The new version of BC web (7.3.0), with new functionalities such as duplication of records and improvement of the advanced search and of the deduplication, has been successfully put in production at the end of July.
This year the result of the broad crawl has been 1.930.000 web sites (around 50 terabytes of information). The number of domines has increased but the information published on internet has been less than the year before. Of all web sites that have been saved a 87 per cent have been fully and completely recollected.
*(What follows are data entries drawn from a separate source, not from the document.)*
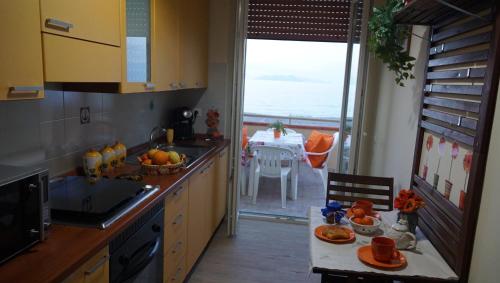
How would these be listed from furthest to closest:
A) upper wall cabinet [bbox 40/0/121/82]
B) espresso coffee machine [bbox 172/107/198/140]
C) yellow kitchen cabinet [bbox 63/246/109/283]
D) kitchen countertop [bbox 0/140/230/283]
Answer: espresso coffee machine [bbox 172/107/198/140], upper wall cabinet [bbox 40/0/121/82], yellow kitchen cabinet [bbox 63/246/109/283], kitchen countertop [bbox 0/140/230/283]

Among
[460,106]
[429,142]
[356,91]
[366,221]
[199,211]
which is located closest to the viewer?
[460,106]

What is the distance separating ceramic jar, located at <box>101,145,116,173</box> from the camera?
2.13m

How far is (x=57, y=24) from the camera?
1311mm

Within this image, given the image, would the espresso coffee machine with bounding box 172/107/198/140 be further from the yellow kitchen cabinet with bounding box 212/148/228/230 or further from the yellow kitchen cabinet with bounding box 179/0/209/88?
the yellow kitchen cabinet with bounding box 212/148/228/230

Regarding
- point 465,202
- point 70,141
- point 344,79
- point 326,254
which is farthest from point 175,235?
point 344,79

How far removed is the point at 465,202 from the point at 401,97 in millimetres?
1245

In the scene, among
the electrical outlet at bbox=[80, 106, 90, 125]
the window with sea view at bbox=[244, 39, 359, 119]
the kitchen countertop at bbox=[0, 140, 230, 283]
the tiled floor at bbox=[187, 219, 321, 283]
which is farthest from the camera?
the window with sea view at bbox=[244, 39, 359, 119]

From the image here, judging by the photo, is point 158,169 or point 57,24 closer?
point 57,24

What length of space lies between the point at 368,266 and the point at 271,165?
2.80m

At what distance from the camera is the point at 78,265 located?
1.16 meters

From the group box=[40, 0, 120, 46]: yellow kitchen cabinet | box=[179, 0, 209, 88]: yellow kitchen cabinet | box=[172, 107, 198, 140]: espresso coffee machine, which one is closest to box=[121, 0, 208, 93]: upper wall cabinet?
box=[179, 0, 209, 88]: yellow kitchen cabinet

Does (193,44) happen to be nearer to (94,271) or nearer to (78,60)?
(78,60)

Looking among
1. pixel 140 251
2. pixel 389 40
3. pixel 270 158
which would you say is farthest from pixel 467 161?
pixel 270 158

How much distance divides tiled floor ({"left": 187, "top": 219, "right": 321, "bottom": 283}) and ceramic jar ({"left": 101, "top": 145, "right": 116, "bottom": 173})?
1.01 metres
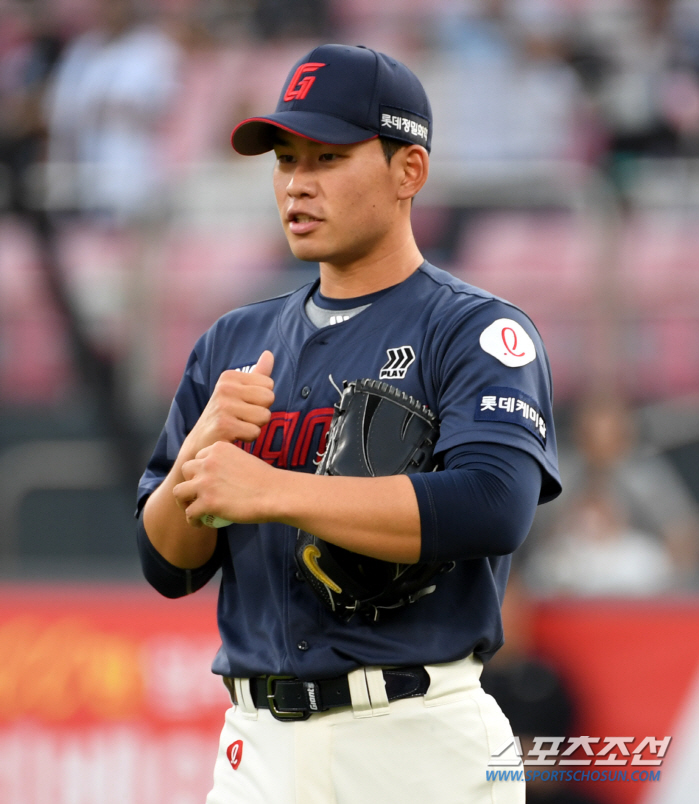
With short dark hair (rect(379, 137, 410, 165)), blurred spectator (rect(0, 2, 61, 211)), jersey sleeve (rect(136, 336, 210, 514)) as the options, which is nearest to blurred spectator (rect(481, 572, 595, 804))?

On the other hand we continue with the collection about Coronavirus which increases each week. Actually it contains more than 4000 (four thousand) web sites
Do you treat certain types of web sites/domains as uninteresting to harvest, and limit their budget or reduce the harvest in other ways? If yes:
We would like to avoid the very large amount of web sites containing huge product catalogues, often with lots of images on each product. But are there ways to do find and avoid/limit them in some (semi-)automatic way?
(On the wish list – when you have identified such a site – would also be a way to harvest a specified proportion of it, e.g. 1 %, randomly selected among a representative selection of different types of pages … J )
A side-track to this is more complicated crawler traps which often show up on these (and other) sites, e.g. infinite loops of types which Heritrix can’t detect (a/b/c/a/b/c, pages referring to themselves with extra parameters etc.). Hints?